Starting with the line that contains "Along the vertical" and going on through the line that contains "6871 millimetres", write out every line of the data again, requests included, adding 137 to each distance given in the answers.

## Begin MATERIAL

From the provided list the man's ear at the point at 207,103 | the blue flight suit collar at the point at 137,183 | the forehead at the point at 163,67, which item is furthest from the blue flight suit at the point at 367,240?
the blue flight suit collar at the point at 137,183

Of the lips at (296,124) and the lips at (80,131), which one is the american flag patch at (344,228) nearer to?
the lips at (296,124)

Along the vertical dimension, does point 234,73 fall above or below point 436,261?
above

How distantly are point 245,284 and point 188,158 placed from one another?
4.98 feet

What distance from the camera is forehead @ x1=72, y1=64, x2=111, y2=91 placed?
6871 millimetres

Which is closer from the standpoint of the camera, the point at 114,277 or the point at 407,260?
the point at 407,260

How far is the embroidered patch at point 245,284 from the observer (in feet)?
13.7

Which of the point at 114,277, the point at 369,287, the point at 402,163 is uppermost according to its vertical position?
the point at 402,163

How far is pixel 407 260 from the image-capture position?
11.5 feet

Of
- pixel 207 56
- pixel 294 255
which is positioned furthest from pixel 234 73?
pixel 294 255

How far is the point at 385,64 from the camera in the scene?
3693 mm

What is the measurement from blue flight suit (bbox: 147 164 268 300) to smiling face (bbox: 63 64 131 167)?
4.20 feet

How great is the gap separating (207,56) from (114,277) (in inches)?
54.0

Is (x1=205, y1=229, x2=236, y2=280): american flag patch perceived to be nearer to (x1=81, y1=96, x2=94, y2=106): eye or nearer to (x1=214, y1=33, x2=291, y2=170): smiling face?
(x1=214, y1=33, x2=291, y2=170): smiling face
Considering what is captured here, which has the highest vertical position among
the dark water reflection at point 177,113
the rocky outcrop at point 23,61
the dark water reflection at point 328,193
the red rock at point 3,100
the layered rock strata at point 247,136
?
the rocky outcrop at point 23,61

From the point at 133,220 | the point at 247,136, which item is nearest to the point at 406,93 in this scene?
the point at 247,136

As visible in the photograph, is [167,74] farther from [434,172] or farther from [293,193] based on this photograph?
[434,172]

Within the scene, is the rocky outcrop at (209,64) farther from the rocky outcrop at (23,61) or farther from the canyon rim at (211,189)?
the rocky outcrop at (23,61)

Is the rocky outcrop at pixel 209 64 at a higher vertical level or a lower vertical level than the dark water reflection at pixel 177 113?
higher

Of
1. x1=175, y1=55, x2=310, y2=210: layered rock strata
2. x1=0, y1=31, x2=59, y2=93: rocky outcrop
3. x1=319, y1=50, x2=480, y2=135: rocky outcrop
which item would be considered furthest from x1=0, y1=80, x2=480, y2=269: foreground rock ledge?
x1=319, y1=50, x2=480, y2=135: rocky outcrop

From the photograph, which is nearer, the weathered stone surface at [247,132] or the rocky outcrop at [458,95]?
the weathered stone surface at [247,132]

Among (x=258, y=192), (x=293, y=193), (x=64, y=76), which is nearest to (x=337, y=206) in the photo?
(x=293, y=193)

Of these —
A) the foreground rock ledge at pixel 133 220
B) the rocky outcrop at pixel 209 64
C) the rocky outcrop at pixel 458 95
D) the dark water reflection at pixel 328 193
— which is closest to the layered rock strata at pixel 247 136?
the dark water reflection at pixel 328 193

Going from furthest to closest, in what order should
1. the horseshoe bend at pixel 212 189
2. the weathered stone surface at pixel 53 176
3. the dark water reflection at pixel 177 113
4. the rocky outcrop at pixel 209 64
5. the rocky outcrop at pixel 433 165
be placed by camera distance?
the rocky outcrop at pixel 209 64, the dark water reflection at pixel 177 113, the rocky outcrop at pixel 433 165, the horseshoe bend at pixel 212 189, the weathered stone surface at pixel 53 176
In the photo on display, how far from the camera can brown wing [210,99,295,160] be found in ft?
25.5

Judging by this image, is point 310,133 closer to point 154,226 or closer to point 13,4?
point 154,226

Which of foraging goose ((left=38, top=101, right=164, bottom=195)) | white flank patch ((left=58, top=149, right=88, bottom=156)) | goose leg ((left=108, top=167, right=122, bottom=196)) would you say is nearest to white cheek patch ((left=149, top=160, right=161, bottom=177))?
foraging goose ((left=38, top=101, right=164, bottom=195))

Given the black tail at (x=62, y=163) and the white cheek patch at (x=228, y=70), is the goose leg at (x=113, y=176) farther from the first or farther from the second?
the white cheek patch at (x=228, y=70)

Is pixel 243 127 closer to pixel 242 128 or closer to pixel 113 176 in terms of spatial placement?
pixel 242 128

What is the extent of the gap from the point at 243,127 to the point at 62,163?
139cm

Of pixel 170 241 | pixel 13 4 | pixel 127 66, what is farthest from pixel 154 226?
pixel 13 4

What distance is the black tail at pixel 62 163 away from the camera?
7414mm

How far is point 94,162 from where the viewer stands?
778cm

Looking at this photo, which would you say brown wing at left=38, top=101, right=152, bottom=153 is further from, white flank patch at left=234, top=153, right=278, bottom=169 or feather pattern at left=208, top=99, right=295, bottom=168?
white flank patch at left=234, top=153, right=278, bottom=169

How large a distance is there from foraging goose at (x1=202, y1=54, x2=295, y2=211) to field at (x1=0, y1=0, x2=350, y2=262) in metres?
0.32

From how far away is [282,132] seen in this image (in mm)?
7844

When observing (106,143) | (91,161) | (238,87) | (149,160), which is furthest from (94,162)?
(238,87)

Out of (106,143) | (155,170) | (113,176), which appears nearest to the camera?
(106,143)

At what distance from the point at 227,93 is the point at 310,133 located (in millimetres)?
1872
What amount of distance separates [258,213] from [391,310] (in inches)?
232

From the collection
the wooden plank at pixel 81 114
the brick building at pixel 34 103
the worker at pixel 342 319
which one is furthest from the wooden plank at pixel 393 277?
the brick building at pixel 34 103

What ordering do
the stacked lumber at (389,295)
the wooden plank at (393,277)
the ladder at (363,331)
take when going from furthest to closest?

## End MATERIAL

> EXERCISE ANSWER
Along the vertical dimension, does point 234,73 fall above or below point 436,261?
above

How distantly are point 245,284 and point 188,158 placed from one another?
141.98 feet

What distance from the camera is forehead @ x1=72, y1=64, x2=111, y2=91 placed?
7008 millimetres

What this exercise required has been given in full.